In the era when the world was a chessboard of proxy wars between the East and the West, the war was seen as a counter-move to strengthen the Soviet position in the Islamic world following the Camp David peace accords between Israel and Egypt. Indeed, the US and Arabic states entered the stage immediately – spending billions of dollars funding religious extremists simply on the basis of their hostility to the Soviets.
But for all the post-factum justifications, committing the Soviet Union to a direct military invasion in a non-crucial arena was an arbitrary decision, and was seen as such by many high-level Soviet apparatchiks – even when it was taken.
By 1989, during the height of Mikhail Gorbachev’s perestroika, and in the midst of the collapse of the Iron Curtain, Soviet involvement in Afghanistan seemed downright grotesque.
Over 12 years later, following the Sept. 11, 2001, attacks on New York and Washington, the US invaded Afghanistan with a more seemly (if ironic, considering its past allegiances) justification of dismantling the radical Taliban regime that provided a safe haven for terrorists that staged attacks throughout the world.
Since then, the war aims have grown more nebulous and distant, with several strategic approaches, including the once much-heralded “surge,” failing to bring an end to armed conflict in Afghanistan.

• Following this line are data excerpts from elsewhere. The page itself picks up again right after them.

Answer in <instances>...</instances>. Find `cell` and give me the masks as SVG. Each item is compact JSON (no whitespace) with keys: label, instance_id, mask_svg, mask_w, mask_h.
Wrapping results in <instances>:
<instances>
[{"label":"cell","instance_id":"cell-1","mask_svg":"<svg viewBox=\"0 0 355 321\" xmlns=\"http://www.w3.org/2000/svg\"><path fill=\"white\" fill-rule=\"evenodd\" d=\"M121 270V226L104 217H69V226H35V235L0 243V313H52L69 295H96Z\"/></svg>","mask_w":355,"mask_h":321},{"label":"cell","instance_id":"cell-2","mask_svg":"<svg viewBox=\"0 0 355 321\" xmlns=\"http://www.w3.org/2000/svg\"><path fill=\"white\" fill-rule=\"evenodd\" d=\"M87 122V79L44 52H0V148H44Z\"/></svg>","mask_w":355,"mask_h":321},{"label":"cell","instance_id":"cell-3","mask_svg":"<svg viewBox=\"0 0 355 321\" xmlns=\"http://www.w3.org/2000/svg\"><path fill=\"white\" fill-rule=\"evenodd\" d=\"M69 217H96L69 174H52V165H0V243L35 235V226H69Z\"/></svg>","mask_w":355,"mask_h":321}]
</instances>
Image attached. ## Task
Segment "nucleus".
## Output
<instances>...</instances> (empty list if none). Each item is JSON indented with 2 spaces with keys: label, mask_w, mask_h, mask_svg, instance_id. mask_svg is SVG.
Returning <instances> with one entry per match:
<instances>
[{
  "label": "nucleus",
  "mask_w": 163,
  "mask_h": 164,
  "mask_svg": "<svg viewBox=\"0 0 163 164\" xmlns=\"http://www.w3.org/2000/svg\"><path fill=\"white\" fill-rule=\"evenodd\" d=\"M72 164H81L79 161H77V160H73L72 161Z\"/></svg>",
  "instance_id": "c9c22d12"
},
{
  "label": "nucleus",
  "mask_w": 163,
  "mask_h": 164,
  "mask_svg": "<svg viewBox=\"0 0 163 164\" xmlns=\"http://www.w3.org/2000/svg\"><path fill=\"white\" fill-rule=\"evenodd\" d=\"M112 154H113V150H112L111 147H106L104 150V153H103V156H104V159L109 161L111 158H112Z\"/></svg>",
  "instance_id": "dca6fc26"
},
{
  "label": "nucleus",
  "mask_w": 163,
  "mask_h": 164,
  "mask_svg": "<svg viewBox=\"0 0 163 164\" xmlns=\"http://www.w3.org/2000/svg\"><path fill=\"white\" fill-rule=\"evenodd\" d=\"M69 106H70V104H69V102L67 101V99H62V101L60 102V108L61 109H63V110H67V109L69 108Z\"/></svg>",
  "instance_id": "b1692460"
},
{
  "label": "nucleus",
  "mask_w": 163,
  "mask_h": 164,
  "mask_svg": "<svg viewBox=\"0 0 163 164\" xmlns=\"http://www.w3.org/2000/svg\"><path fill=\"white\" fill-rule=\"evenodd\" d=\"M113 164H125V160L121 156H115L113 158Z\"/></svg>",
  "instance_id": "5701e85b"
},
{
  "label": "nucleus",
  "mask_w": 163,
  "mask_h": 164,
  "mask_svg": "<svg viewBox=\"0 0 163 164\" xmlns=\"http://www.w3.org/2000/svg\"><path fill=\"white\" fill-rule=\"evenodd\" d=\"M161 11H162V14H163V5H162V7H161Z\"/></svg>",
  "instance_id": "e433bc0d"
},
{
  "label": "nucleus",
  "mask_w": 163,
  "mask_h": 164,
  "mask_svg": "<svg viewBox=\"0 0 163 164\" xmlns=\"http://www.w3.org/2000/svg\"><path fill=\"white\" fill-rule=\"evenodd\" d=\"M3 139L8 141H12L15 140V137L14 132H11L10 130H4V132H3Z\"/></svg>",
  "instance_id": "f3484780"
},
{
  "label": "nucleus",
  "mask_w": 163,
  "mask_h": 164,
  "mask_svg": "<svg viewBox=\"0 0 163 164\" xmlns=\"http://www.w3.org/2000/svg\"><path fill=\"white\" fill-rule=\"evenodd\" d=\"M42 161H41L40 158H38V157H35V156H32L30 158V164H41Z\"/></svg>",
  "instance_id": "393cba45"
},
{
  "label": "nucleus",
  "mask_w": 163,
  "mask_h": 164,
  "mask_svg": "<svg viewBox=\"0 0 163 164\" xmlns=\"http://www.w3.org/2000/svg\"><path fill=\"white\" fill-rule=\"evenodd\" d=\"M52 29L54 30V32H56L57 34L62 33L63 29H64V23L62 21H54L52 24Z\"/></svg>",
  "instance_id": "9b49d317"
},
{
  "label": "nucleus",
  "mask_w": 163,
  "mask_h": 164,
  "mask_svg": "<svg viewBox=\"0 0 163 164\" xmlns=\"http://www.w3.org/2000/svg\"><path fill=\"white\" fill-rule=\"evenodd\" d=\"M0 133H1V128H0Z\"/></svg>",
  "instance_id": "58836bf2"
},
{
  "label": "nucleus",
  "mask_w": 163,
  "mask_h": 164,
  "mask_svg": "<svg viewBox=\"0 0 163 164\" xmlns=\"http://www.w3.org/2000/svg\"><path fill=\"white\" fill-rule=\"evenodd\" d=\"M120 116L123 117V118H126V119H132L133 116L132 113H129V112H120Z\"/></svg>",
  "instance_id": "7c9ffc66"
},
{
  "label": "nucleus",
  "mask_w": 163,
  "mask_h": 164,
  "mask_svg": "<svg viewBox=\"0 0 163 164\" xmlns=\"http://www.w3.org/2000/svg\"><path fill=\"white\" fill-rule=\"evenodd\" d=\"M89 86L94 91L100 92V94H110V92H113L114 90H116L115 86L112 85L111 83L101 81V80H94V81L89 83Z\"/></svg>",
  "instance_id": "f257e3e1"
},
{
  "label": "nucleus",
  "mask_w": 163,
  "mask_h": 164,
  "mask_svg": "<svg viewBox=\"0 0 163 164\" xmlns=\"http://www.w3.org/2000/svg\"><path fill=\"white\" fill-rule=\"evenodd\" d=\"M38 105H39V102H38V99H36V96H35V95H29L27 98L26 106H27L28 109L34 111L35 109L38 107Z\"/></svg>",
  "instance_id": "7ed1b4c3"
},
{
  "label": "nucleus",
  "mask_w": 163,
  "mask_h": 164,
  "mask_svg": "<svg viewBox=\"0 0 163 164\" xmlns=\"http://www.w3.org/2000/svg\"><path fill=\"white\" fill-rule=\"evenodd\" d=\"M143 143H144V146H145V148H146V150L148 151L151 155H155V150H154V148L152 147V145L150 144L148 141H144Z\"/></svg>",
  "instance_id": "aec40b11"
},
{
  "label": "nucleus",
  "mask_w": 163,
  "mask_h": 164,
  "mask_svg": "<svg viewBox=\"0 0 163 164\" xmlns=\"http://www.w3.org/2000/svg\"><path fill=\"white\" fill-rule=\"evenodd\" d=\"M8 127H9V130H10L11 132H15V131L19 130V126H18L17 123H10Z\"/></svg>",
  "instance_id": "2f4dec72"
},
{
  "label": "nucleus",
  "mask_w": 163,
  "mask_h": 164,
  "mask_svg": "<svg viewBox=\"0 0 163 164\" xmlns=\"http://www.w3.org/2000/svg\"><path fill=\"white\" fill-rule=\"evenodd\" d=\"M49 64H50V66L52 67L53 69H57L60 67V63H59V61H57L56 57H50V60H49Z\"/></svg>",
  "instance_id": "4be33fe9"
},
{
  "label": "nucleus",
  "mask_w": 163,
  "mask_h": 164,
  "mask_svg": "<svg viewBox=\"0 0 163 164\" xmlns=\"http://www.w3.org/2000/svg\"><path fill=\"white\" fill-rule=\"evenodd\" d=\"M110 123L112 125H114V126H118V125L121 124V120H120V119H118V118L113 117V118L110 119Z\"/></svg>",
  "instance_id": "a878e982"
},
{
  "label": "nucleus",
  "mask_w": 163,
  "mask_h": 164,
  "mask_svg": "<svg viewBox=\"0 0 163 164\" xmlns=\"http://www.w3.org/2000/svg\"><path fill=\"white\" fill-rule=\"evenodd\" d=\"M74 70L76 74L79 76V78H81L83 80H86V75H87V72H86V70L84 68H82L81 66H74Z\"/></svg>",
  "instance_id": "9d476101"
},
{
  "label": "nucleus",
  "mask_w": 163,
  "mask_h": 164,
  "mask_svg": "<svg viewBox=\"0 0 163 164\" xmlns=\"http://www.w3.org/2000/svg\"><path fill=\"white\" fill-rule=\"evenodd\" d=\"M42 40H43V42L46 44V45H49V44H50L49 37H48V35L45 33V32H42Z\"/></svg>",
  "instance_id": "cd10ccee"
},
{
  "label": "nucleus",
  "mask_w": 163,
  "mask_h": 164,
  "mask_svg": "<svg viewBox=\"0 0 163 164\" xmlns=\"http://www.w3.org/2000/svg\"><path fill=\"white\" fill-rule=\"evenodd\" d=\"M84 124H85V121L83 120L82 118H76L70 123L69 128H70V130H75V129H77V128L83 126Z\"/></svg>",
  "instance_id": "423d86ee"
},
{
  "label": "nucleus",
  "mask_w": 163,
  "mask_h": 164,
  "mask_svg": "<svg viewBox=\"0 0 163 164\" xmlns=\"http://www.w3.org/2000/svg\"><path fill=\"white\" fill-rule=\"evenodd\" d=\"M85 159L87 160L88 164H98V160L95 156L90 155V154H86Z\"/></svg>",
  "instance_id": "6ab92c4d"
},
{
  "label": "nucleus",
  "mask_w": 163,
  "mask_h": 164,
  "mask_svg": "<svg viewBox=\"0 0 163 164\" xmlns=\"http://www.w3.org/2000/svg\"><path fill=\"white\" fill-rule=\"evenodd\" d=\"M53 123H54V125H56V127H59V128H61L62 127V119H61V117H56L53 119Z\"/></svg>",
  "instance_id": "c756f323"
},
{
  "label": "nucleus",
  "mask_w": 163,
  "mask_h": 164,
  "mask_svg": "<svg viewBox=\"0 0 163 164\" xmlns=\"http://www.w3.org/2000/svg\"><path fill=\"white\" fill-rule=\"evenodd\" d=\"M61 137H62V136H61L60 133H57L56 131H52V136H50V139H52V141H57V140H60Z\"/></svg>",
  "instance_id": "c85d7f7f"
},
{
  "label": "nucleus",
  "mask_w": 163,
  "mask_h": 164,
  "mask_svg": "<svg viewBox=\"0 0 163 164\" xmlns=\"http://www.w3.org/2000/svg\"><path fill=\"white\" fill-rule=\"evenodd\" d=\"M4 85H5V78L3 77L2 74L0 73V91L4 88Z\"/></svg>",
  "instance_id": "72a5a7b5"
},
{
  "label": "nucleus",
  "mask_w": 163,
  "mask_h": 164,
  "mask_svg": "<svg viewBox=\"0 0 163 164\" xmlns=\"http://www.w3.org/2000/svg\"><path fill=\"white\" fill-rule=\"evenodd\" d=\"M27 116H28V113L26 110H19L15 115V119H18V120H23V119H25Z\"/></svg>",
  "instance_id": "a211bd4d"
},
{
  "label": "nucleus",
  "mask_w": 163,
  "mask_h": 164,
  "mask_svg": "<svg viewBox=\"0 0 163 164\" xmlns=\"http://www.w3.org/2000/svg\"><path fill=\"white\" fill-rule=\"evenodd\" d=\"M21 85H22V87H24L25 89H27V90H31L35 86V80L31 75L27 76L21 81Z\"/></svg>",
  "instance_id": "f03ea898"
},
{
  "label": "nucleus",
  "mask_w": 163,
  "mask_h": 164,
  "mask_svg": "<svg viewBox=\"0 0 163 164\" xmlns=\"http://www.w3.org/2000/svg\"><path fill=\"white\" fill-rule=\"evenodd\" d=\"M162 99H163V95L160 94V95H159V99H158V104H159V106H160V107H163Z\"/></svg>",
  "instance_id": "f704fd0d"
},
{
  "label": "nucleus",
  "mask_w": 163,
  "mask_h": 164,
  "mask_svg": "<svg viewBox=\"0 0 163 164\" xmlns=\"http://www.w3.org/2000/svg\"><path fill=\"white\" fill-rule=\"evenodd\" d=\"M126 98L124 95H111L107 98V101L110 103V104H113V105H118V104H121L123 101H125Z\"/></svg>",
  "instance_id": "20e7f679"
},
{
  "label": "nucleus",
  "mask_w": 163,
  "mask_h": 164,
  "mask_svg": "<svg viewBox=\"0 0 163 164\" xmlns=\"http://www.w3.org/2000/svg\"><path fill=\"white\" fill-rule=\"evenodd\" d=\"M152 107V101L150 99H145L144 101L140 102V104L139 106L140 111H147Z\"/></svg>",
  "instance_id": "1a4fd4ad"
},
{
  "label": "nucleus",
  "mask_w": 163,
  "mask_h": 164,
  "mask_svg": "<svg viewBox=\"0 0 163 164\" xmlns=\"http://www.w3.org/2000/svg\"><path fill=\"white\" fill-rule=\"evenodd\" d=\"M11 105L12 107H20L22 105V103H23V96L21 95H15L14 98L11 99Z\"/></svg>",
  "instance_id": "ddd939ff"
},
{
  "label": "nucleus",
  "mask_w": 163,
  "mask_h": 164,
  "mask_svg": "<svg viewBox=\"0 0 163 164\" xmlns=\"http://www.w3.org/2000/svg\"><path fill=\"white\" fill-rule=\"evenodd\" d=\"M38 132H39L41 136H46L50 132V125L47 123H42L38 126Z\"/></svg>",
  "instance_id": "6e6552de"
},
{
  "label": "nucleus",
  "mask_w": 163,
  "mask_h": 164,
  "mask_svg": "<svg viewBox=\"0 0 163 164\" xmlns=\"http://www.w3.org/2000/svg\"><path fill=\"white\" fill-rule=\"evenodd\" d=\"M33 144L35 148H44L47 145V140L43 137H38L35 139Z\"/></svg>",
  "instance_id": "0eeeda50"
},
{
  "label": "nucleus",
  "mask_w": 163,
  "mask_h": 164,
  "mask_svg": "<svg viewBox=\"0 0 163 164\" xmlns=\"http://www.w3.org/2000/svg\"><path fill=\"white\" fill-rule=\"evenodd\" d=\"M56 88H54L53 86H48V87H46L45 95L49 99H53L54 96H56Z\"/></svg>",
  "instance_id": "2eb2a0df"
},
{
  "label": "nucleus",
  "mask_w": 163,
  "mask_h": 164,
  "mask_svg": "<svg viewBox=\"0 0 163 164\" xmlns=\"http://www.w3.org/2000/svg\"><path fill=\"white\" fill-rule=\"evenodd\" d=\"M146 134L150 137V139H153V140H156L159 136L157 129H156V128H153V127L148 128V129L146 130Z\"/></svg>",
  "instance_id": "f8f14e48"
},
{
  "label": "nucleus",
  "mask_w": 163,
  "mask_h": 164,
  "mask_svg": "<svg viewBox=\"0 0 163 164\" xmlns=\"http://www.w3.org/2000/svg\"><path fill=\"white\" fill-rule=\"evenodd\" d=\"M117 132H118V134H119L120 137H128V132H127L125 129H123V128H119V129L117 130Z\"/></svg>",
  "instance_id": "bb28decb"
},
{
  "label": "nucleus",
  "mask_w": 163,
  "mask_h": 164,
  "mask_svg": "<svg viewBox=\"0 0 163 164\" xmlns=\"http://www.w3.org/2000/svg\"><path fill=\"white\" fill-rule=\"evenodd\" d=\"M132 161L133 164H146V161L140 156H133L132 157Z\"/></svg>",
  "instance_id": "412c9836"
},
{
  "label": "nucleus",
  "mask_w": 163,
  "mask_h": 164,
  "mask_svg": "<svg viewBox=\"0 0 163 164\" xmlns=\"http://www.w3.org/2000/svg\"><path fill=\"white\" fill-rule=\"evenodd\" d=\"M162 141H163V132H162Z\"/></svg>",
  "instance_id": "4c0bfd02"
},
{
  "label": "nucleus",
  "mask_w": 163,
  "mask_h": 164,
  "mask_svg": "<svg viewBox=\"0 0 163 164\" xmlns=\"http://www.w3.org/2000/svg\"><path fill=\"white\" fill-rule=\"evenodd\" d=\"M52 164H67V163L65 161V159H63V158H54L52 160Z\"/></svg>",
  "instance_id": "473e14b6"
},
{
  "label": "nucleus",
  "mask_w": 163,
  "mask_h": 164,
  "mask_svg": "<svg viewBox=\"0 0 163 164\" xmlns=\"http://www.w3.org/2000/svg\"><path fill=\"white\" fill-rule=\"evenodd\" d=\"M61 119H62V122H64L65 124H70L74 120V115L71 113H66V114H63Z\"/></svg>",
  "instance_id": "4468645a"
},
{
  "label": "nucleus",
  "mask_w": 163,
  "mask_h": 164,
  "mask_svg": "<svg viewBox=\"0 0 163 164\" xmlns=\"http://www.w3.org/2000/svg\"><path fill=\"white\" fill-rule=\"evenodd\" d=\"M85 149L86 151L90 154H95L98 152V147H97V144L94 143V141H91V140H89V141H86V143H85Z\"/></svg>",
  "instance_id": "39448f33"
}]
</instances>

One thing is clear now, however – the US public has had enough. As recently as 2008, most Americans supported the war effort. But polls now show that less than 20 percent of US adults want the troops to stay.
Both NATO and the Soviet Army used forces of comparable sizes for the duration of the conflict, with around 100,000 foreign soldiers present at any one time. The USSR and the US have both tried to relieve the burden by training local militias, though the Soviets were more cautious, fearing mass defections of newly-trained men with weapons who perhaps weren’t as receptive to secular Communist ideals as they first appeared. Considering the difficulties the US has had already with abrupt and fatal betrayals among its own Afghan National Security Forces, the worry does not appear to be entirely groundless.
The official death toll for the Soviet forces – published only in the last months of the conflict – was close on 15,000, though most experts believe it to have been higher. In their 13 years on the ground, the NATO allies have lost in excess of 3,400 personnel.
But the biggest contrast is between the numbers of dead Afghans. Between 1 and 2 million Afghans were killed during the Soviet invasion and occupation, and perhaps as many as 3 million were wounded. More than 5 million, perhaps as much as one-third of the country’s population, became refugees, crossing into Pakistan and Iran.
Official statistics say that less than 20,000 civilians have perished in Afghanistan since 2001, though classifying people as civilians when fighting an informal guerilla war defies firm criteria. The death toll of non-Western fighting casualties on all sides is unknown, but has probably reached at least 100,000 and could be higher – though nowhere near the numbers of the earlier conflict.